Collected data entries
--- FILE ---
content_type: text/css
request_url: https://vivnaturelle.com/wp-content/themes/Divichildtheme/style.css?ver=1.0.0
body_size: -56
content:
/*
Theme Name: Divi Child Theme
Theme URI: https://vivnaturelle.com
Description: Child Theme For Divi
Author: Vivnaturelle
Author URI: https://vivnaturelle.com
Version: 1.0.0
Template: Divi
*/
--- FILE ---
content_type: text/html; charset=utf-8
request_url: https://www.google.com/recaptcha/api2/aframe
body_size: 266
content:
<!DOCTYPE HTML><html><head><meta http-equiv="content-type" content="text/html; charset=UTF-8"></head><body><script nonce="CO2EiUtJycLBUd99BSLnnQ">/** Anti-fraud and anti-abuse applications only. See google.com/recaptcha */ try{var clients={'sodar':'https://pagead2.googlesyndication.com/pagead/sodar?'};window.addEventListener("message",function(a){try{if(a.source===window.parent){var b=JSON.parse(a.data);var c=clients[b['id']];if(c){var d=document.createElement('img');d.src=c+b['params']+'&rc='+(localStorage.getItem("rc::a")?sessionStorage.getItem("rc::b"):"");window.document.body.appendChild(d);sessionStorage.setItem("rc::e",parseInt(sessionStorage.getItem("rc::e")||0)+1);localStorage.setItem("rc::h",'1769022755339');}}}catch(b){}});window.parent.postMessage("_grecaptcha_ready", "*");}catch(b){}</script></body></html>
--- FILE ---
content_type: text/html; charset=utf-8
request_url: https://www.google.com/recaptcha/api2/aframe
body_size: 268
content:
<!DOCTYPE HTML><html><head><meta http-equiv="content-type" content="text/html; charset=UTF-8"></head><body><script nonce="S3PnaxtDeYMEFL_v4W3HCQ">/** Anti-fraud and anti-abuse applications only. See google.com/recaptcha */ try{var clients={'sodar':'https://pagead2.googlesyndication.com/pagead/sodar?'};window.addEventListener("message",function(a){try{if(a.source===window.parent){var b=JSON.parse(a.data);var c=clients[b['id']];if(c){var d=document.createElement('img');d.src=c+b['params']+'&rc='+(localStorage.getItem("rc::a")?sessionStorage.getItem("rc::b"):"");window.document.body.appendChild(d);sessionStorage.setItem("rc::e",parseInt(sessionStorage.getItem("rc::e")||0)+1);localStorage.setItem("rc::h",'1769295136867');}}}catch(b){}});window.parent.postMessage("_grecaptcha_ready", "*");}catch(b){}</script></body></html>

## Work instruction
Pull every line with the string "Author" from the data above.

## Written solution
Author: Vivnaturelle
Author URI: https://vivnaturelle.com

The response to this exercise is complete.